The fixed effects components of the model accounted for a large amount of the spatiotemporal heterogeneity in the leptospiral infection risk observed at the slum community site. The overall odds of infection in each follow-up period are plotted in the choropleth maps in S2A Fig. S2B Fig plots the fixed effects component of infection odds, indicating the spatial variation in infection risk that is explained by the variables included in the model (Table 2). Yet we also observed significant unexplained spatial and temporal variation in infection risk, which we accounted for in our modeling strategy through the random effect terms. S2C Fig plots the random effect component of infection odds, i.e. the component of the overall spatial variation in infection risk that could not be explained by the regression component of the model. Similar to the overall odds of infection, the spatial distribution of high and low risk areas associated with fixed effects (S2B Fig) and random effects (S2C Fig) remained similar year-to-year during prospective follow-up.
Discussion
We present the results of a large prospective community-based study to determine rates and risks for Leptospira infection in an urban slum where leptospirosis is endemic. We followed a cohort of residents for four years and developed a spatiotemporal mixed model to identify risk factors and capture the distribution of unexplained variation in Leptospira infection. The model combines regression effects of explanatory variables, spatiotemporally correlated random effects, and uncorrelated individual-level random effects. Through these analyses, we found that Leptospira transmission in urban slums occurs due to the interaction of poverty, geography and climate. Our analysis of long-term prospective data confirms previous studies that identified socioeconomic and environmental risk factors but were limited by their retrospective design or limited follow-up [12,20–22,33]. Importantly, we found that among other mechanisms for environmental exposure, at-risk slum residents become infected with Leptospira through behaviors that lead to contact with contaminated soil and mud, mobilized most often by floodwater during heavy rain events. Individuals who live within an environment that is generally associated with elevated infection risk have specific characteristics and behaviors that elevate their risk of infection. In addition, we demonstrate that there exists a spatially stable, temporally varying layer of infection risk that is intrinsic to the environment on a fine scale, over and above the variation attributable to measured risk-factors. Risk for Leptospira infection in urban slums is therefore determined in large part by structural features, both social and environmental.
We found a high incidence of leptospiral infection (35.4 per 1,000 annual follow-up events) that disproportionately affected specific risk groups within our slum community site, which has an overall high level of absolute poverty. History of prior hospitalization for leptospirosis was associated with a markedly higher risk for serological conversion. We previously observed during one-year follow-up of this cohort [21] that serologic evidence for leptospiral infection occurred in individuals who had a positive baseline agglutinating antibody titer, presumably due to an exposure prior to the study. This investigation found that indeed, there were 22 repeat infections, including one tertiary infection, which occurred after cohort subjects acquired a documented initial infection during follow-up. These findings demonstrate that repeat exposure to the pathogenic bacteria is a frequent event among slum residents. To date, little is known about repeat leptospiral infections and the role of naturally-acquired immunity to reinfection due to the lack of population-based prospective studies. Our long-term cohort study suggests that an initial exposure, whether resulting in clinical disease or asymptomatic infection, confers at best partial immunity to a subsequent re-infection, in a setting where one predominant serovar is circulating.

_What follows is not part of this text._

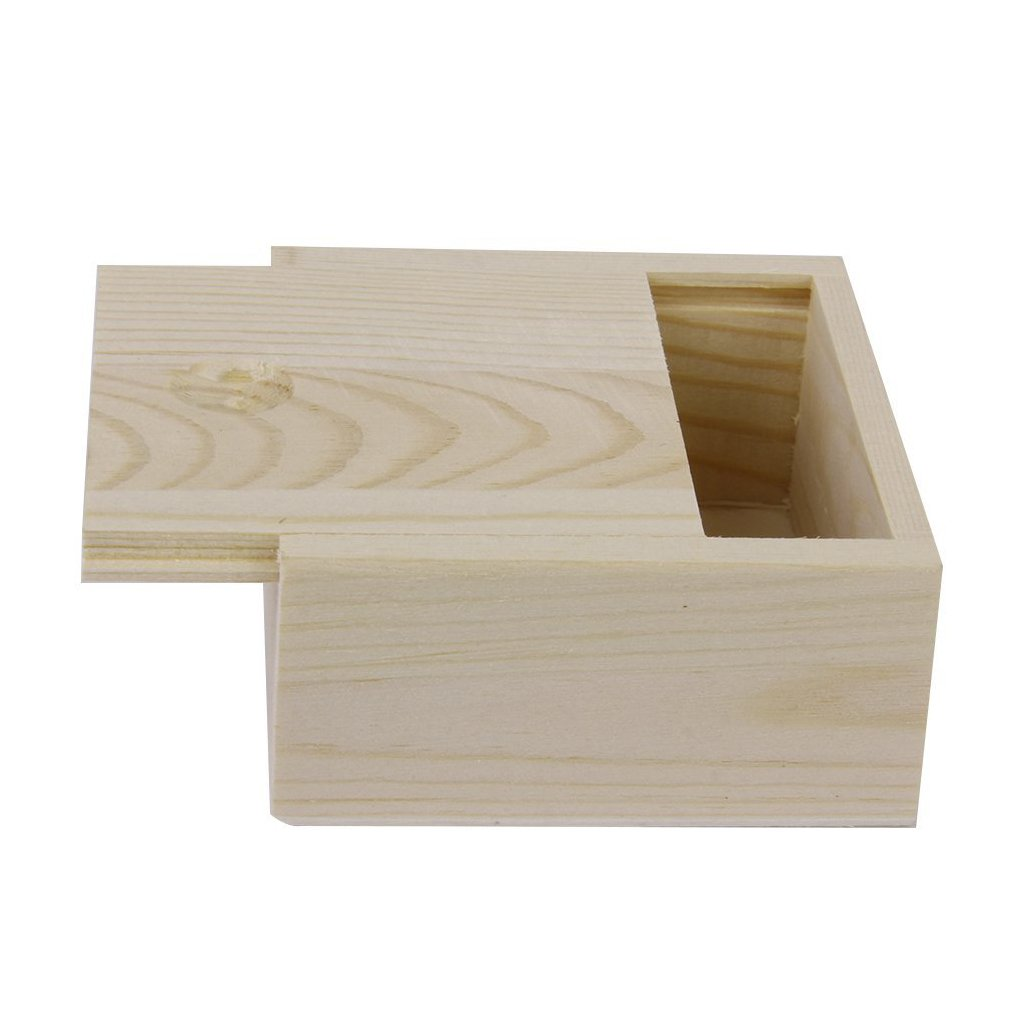 wooden box - TOOGOO(R)Small Plain Wooden Storage Box Case for Jewellery Small Gadgets Gift Wood color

We identified demographic and individual risk factors for infection that were consistent with previous studies in this population [12,21], as well as for leptospirosis in other epidemiologic settings [34,35]. Infection risk was highest in young adults and in males. Functional illiteracy, which is a marker of low social status and social exclusion, was also an important risk factor. In univariable analysis, garbage workers and construction workers also had significantly higher risk, possibly reflecting risk exposures related to social status as well as specific occupational exposure to mud and other environments contaminated by rat urine. These findings relating to the social determinants of infection risk indicate that behavior-related [33] differences influence the frequency or intensity of contact with contaminated environmental sources, leading to infection by Leptospira.

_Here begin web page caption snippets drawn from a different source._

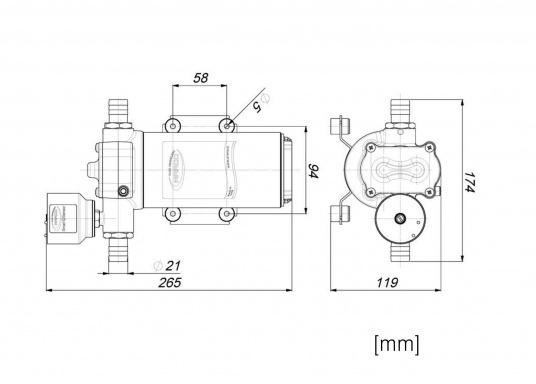 Haute pression et fonctionnement silencieux ! Cette pompe électrique démarre doucement avec vitesse contrôlée. Pas besoin de vase d'expansion. Plusieurs modèles disponibles.  (Image 2 de 4)
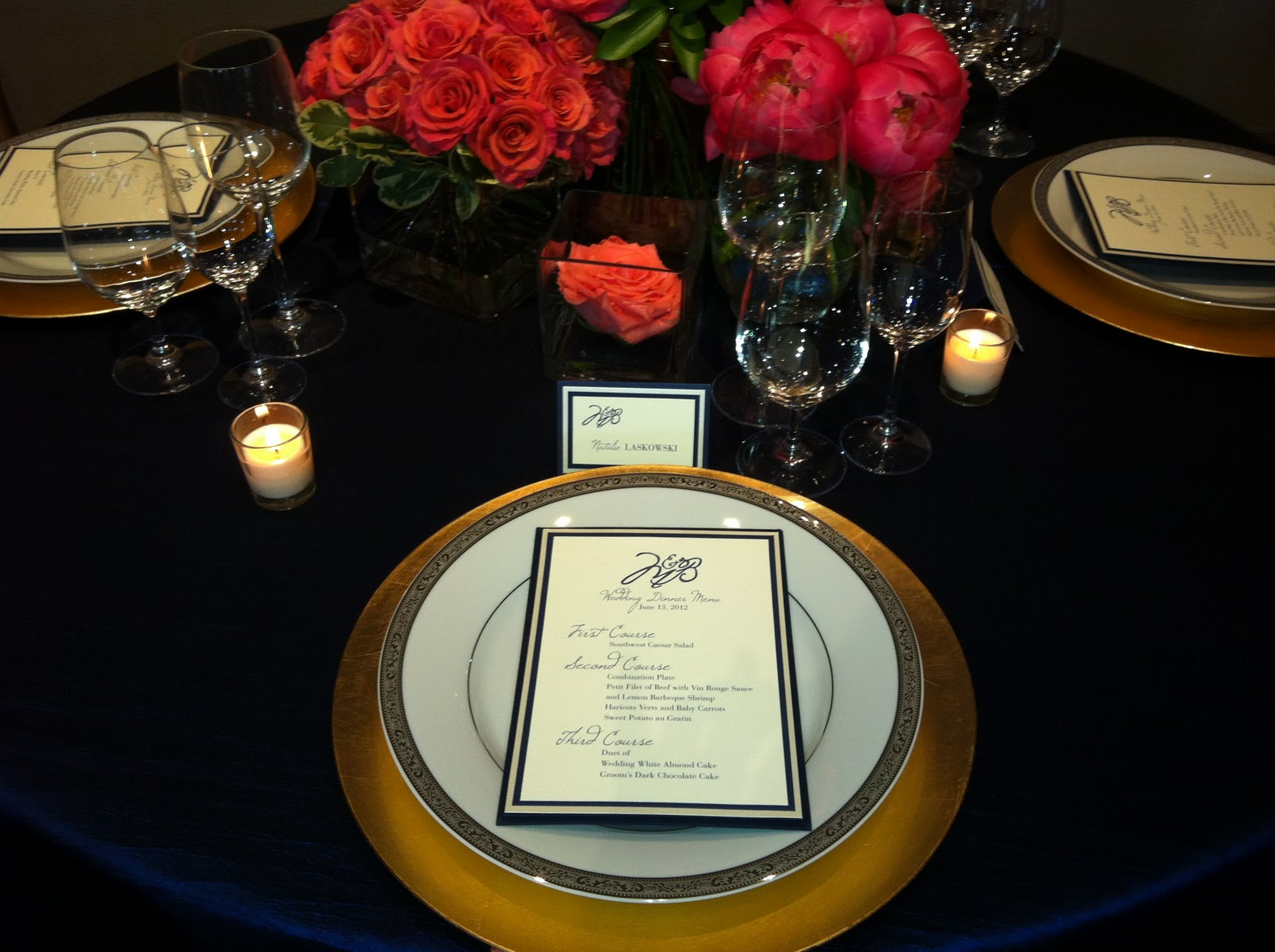 Blue And Gold Table Setting Belle Of The Ball Jackson Hicks Bridal Show 2011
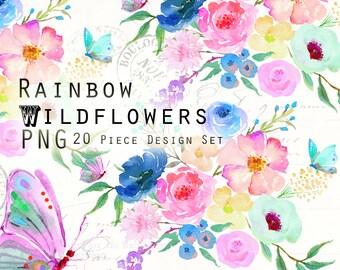 Watercolor PNG Clipart Wildflowers: Peonies, Roses, Flowers, Butterflies, Bouquets, Rainbow Digital Clip Art Set by PalaisFleurVintage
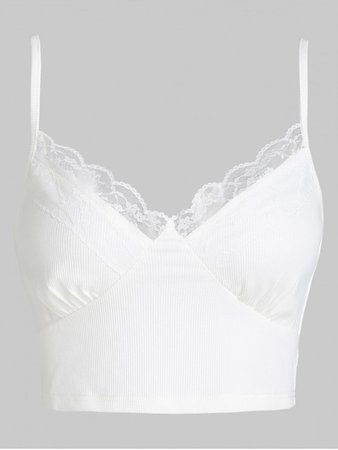 [46% OFF] [HOT] 2020 ZAFUL Lace Panel Ribbed Crop Cami Top In WHITE | ZAFUL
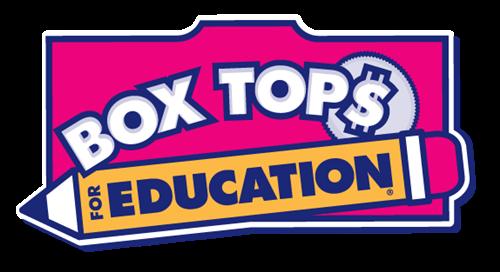 Box Top Earner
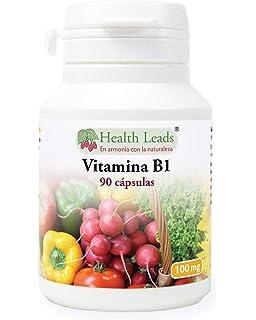 Vitamina B1 100mg x 90 cápsulas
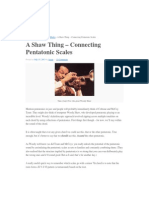Conectando escalas pentatônicas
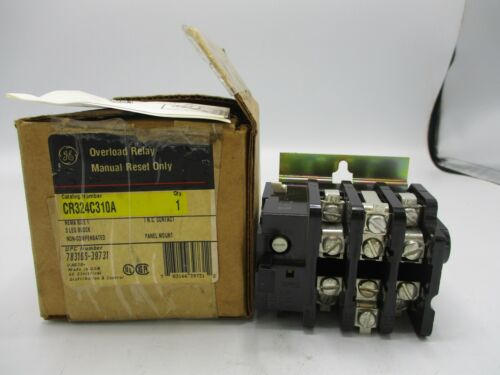 NEW GE GENERAL ELECTRIC CR314C310A OVERLOAD RELAY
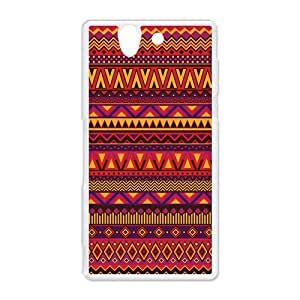 Aztec Series Personality Design Red Custom Luxury Cover Case with Plastic For HTC Desire 816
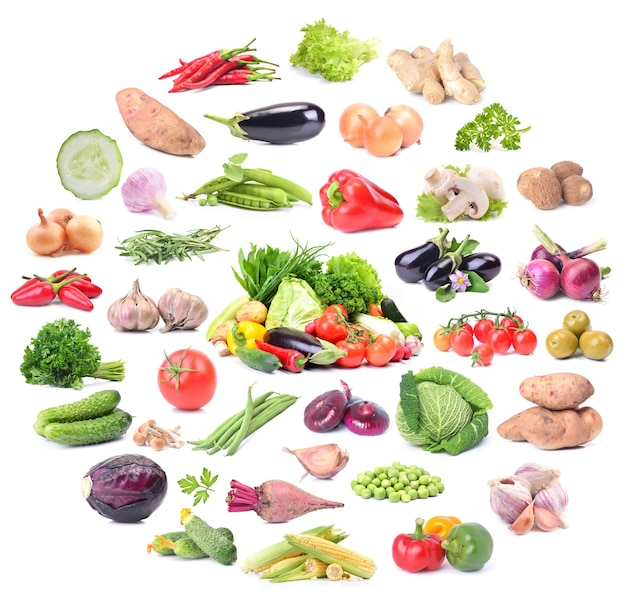 Coleta de vegetais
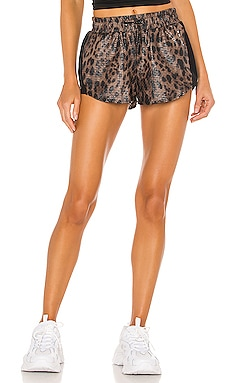 Power Shiny Netz Shorts KORAL $115 BEST SELLER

Within a slum community that is characterized by poor sanitation infrastructure and widespread rodent infestation, we found that distinct differences in the microenvironment lead to substantial spatial variation in infection risk. Lower household elevation was an environmental risk factor for infection in our model. In the study community, elevation correlates, in part, with socioeconomic gradient, with more impoverished squatters settling in regions of low elevation and poor land quality (Fig 1). Importantly, low elevation is also a proxy for risk of flooding, which typically occurs during periods of heavy rainfall in this and similar communities due to poor rainwater drainage infrastructure, leading to rapid accumulation of rainwater, mudslides, and overflow from open-air sewer canals. Flooding is known to promote leptospirosis transmission and is associated with both seasonal incidence fluctuation and outbreaks in the setting of extreme weather events [5,7,16,17,35,38–40].
Yet, we found a complex relationship between flooding and infection risk that sheds light on the environmental dynamic of Leptospira and the conditions that lead to human infection. As previously observed in this community [12,21], participants who report contact with mud had a significantly higher risk of infection. However, reported contact with floodwater was not found to be an independent risk factor. At low elevations, the majority of ground surfaces are unpaved dirt, leading to mobilization of mud, and risk of landslides during heavy rain. In contrast, participants who reported contact with floodwater without mud were more likely to live at higher elevation, where flooding reflects poor rainwater drainage of asphalted surfaces. Our analyses reveal the important role of the peridomiciliary environment in facilitating infectious contact with environmentally transmitted pathogens such as Leptospira. While survival of L. interrogans in soil and water of urban slums is unknown, studies in other settings have proved that this organism can survive from days to months in the environment [41]. In this case, soil may serve as an important environmental reservoir for pathogenic Leptospira in urban environments with heavy rat infestation and poor infrastructure. Heavy rainfall may also increase disease transmission by mobilizing the pathogen from this reservoir and promoting contact of slum residents with contaminated environmental sources at the soil-water interface.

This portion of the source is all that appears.